If I had run --fix blindly on this very article — the one arguing against blind --fix — it would have destroyed itself:

  • The Tier 1 table 數據 → 資料 would become 資料 → 資料 (identical character on both sides; reader has no idea what's being demonstrated)
  • "好消息 is an idiom (news, not message)" would become "好訊息 is an idiom" — the explanation contradicts itself: I'm explaining why the idiom shouldn't change, while changing it

This lands the article's thesis cleanly: linter output always needs human review. Citation context is the most common legitimate false positive for vocabulary-rule linters. Surgical workflows beat batch --fix not just because of YAML frontmatter protection, but because lint rules operate at vocabulary level without semantic context understanding. A human pass at the end is non-negotiable.

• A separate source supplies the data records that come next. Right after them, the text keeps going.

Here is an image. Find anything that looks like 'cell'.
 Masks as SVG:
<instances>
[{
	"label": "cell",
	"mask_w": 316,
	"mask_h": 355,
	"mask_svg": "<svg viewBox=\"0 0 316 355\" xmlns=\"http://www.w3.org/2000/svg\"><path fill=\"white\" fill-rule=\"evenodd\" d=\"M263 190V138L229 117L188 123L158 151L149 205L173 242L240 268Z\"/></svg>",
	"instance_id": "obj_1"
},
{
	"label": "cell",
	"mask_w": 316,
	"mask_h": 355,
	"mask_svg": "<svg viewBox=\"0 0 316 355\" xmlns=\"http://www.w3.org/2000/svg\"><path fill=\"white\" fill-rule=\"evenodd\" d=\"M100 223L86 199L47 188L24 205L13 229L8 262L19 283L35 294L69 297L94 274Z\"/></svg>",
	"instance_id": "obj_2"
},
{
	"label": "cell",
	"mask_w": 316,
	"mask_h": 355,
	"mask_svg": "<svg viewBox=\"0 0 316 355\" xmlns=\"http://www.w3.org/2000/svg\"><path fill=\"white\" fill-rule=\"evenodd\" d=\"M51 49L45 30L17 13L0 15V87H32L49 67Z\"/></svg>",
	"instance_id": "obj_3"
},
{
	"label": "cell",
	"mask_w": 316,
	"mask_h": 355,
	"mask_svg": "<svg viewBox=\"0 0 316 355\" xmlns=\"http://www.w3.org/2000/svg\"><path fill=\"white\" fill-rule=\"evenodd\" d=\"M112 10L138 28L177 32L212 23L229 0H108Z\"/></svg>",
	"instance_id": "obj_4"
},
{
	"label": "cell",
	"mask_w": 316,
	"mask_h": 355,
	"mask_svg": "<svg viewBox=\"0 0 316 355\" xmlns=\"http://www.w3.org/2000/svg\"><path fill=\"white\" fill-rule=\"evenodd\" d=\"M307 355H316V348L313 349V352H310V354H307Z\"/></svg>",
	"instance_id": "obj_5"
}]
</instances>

One more rule to add to the workflow: don't just count hits, look at the surrounding lines for each hit. I changed my zhtw-mcp grep to grep -B 1 -A 1 — citation context becomes obvious immediately.


FAQ

What is zhtw-mcp and how is it different from OpenCC?
[sysprog21/zhtw-mcp](https://github.com/sysprog21/zhtw-mcp) is a Rust-based Traditional Chinese (zh-TW) linter by jserv. It compiles 1,100+ vocabulary rules, MoE standard character forms, and cross-strait disambiguation tables into a single binary. OpenCC handles character-level Simplified→Traditional conversion; zhtw-mcp goes further with context-sensitive same-character-different-meaning rules, translationese detection, and full-width/half-width punctuation enforcement. One sentence: OpenCC converts characters, zhtw-mcp converts how Taiwan actually writes.
Why can't you just run zhtw-mcp's --fix flag?
Default --fix converts YAML frontmatter quote marks ("...") to corner brackets (「...」), which breaks YAML parsing and crashes article rendering. It also force-converts half-width punctuation that I deliberately keep for the ASCII-friendly mixed-language voice ai-muninn uses. The safe approach is a surgical Python wrapper that scopes substitutions to body text only, skipping frontmatter and code blocks.
What were the highest-frequency Mainland terms in your writing?
From my 72-article corpus the top three are 數據 (36 hits → should be 資料 for 'data'), 用戶 (9 hits → 使用者 for 'user'), and 連接 (7 hits → 連線 for 'connection'). All three are common technical terms, and I'd default to the Mainland form when translating from English without realizing — even though I knew the right Taiwan form. That's the blindspot.
Did the same-character-different-meaning tier surprise you?
Yes — but in the opposite direction. The most semantically dangerous tier (where the same characters mean opposite things across straits — 並行/平行 swap meanings for parallel/concurrent, 文件/檔案 swap for file/document) was actually the cleanest in my corpus. I wrote 並行 9 times correctly as 'concurrent', 文件 57 times correctly as 'document'. My blindspot wasn't there. It was on the high-frequency single-word translations where there's no semantic conflict to trigger self-doubt.